Edward aime Florence…

Comment aurait-il pu ne pas aimer quelqu’un d’une sensibilité et d’une originalité tellement à part, d’une honnêteté et d’une lucidité si scrupuleuses, dont la moindre émotion et la moindre pensée affleuraient dans toute leur nudité ? »

… et Florence aime Edward.

Pour la première fois, son amour pour Edward était associé à une sensation physique définissable, aussi irréfutable qu’un vertige. Jusque-là, Florence n’avait eu droit qu’à un brouet d’émotions chaleureuses et réconfortantes, un épais manteau hivernal de gentillesse et de confiance. »

Des tourtereaux si sûrs de leurs sentiments devaient nécessairement entrer dans une fusion extatique, passées les peurs des premières minutes de la nuit de noce. Mais c’était compter sans la maladresse de l’élu et sans les réserves viscérales de la belle.

_Consigne_: Réécrivez le passage de l'extrait sur Edward et Florence qui commence à « Comment aurait-il pu » et se termine à « Florence aime Edward. », en substituant « délicatesse » à « sensibilité ». Le matériel ci-après n'est d'aucune utilité.

_Données extraites_:
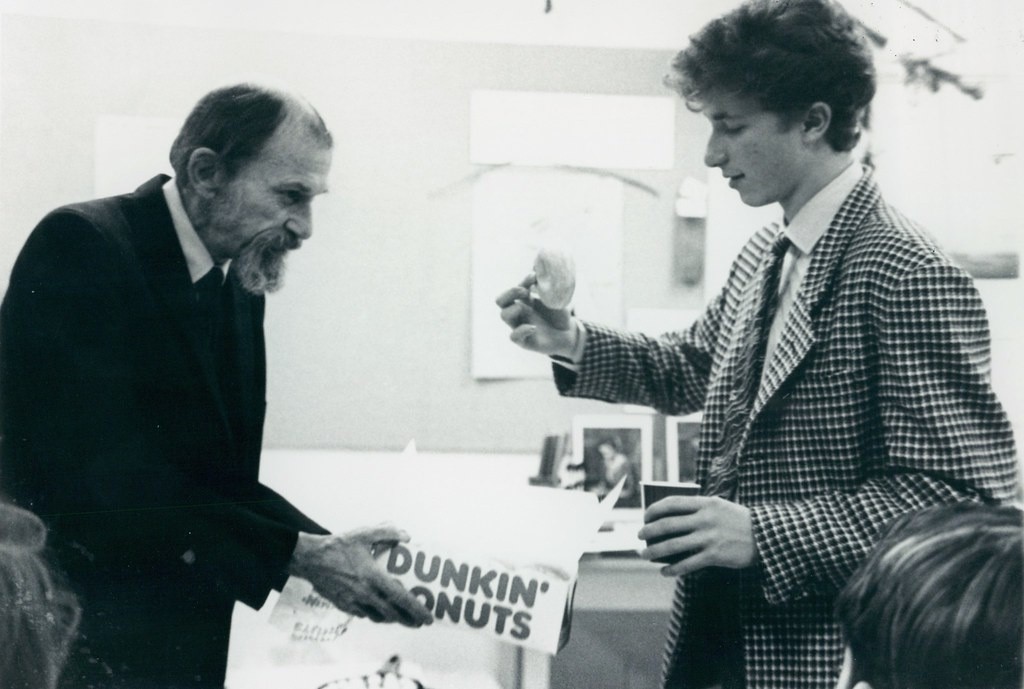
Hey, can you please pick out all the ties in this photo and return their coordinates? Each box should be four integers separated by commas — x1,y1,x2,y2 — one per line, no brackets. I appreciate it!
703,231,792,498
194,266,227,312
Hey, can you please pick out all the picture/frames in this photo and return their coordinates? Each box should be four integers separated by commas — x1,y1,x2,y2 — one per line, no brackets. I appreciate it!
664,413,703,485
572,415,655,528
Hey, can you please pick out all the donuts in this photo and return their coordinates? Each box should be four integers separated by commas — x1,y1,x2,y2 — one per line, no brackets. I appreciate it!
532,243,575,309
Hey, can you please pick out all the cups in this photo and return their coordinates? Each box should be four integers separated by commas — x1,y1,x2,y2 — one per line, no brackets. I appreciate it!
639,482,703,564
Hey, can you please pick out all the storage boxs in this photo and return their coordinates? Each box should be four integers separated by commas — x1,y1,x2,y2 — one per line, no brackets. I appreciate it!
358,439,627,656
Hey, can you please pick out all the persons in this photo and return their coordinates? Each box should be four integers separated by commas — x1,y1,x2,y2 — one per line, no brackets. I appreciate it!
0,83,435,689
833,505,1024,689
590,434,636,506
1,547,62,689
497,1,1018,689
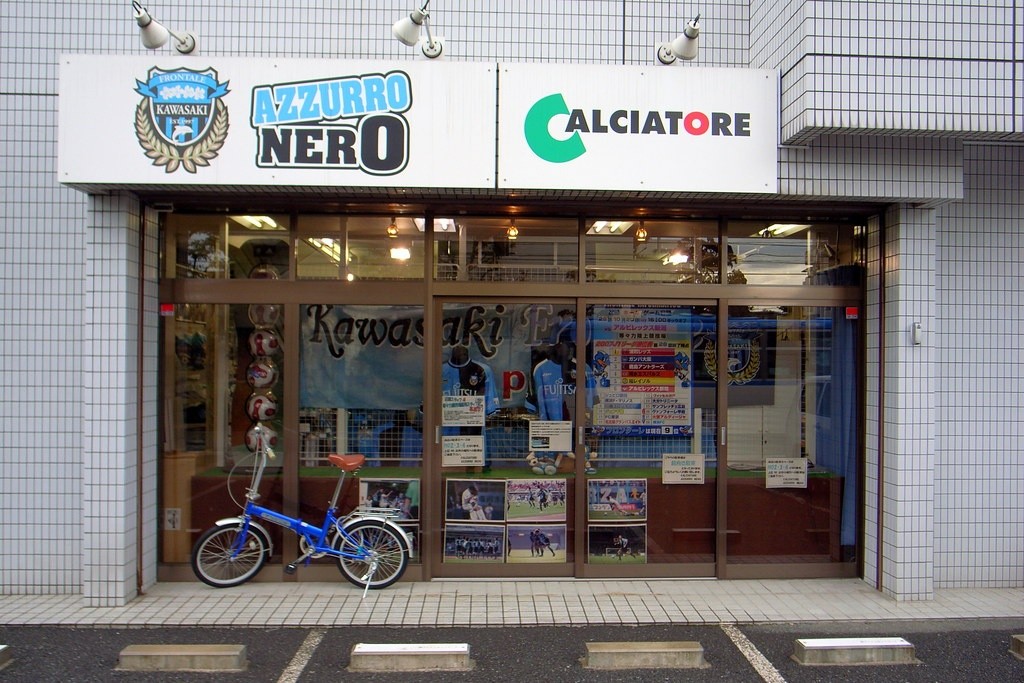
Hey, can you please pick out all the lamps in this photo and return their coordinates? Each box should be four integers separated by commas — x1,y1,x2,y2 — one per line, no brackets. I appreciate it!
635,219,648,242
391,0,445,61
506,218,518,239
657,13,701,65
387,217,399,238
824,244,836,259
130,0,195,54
* * *
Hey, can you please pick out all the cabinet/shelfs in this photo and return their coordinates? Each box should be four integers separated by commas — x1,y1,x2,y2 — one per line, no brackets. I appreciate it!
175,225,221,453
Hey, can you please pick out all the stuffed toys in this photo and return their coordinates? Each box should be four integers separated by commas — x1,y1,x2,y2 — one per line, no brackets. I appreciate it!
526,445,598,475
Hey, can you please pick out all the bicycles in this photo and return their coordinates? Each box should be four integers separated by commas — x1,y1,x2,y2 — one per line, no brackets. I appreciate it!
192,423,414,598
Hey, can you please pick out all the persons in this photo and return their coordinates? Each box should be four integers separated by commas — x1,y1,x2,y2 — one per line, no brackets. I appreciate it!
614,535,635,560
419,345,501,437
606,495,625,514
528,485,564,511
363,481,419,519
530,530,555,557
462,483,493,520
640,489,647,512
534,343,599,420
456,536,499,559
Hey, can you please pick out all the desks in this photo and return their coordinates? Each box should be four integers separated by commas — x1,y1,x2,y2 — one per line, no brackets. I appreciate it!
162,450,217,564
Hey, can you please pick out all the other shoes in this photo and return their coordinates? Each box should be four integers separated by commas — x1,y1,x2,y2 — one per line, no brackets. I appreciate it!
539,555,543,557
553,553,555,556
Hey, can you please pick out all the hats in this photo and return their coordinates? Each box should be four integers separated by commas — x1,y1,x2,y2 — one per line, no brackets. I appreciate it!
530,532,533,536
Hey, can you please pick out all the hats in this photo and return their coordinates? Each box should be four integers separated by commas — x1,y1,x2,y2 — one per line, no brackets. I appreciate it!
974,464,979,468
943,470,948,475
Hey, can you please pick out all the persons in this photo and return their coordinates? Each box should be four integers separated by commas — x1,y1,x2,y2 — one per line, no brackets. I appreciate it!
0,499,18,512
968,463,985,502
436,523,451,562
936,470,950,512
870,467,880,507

_Réponse_:
Comment aurait-il pu ne pas aimer quelqu’un d’une délicatesse et d’une originalité tellement à part, d’une honnêteté et d’une lucidité si scrupuleuses, dont la moindre émotion et la moindre pensée affleuraient dans toute leur nudité ? »

… et Florence aime Edward.